The houses are empty, stores are closed, and the Gaza regional council building is locked up. Smoke can be seen here and there, while large police and army troops are on the streets, assisting residents who still haven't left.
Indeed, Neve Dekalim is breathing its last breaths, before the area is transferred to Palestinian control.
On the sidewalk behind the commercial center, whose roof has turned since Sunday into a large television studio where the difficult images are broadcast from, a Military Police team marches on, against a backdrop of incessant submachine fire directed at the outskirts of nearby Khan Younis.
Suddenly, a young man appears, an infiltrator who does not live here.
"Identity card, please," the commander tells him. "I don't have one.
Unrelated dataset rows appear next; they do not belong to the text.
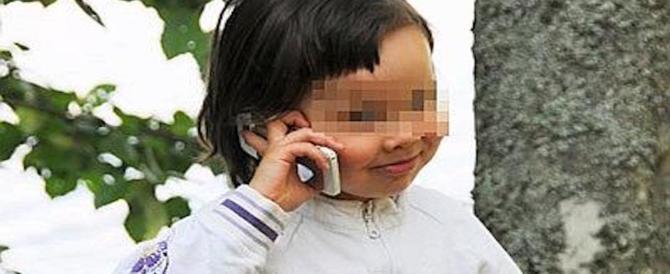 """Bambini """"drogati"""" di smartphone: ecco quando preoccuparsi e perché"""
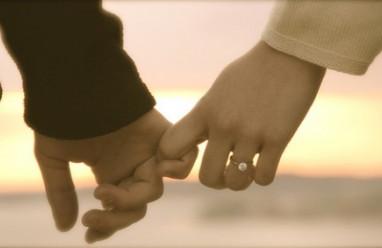 khoảng cách, thời gian là con dao hai lưỡi, tình yêu nhạt nhòa, chia xa, cửa sổ tình yêu, yêu lâu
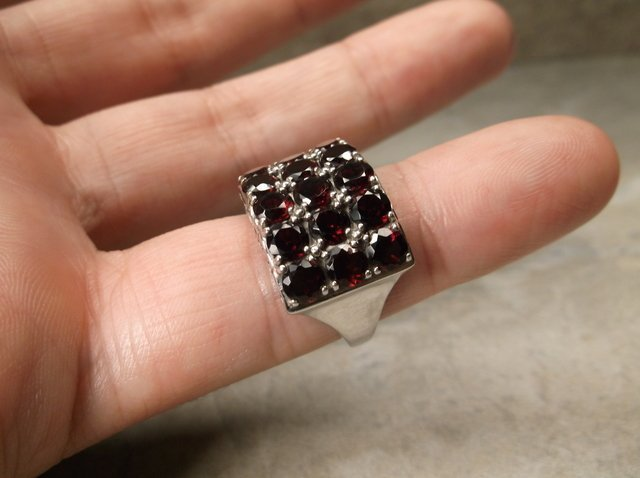 Gorgeous Sterling Silver Garnet Ring 6 - 2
I'm getting out of here and taking off," he says. The soldiers, who have learned from previous experiences, don't believe him and accompany him to the bus reserved for illegal infiltrators.
'25 years in the army and that's what you get'
At the "Torat Haim" yeshiva, a group of young infiltrators hides in the yard. They stand behind a wall, waiting for a soldier or officer to pass, hurl a stone and disappear into one of the yeshiva's deserted rooms. The troops guarding a nearby structure don't appear overly excited.
When the next two stones land by our feet, we ask them to check what's going on.
"We can't, our job is to guard this structure. We're not allowed to leave," one of them tells us. Meanwhile, the boys, 17 or 18 years old, continue to hurl stones, while forces fail to intervene.
At the Weiss family home, a commotion ensues. Moshe Weiss is yelling at the soldiers, who ask him to pack quickly. He tells them to get lost.
"You serve in the army for 25 years and that's what you get," he says, while his wife cries and his children attempt to calm tensions.
"I will not forgive or forget what you're doing to us here and now," Weiss says. "They picked us up, put us in boxes. They don't even know who we are, they don't know our name," he yells while throwing military objects he collected throughout his army service at the embarassed troops.
Someone dispatches a paramedic, another one calls in a rabbi recruited by the police in order to mediate. They too would not be able to meet the army's deadline. After all, the evacuation of ghost town Neve Dekalim must be completed by Thursday night.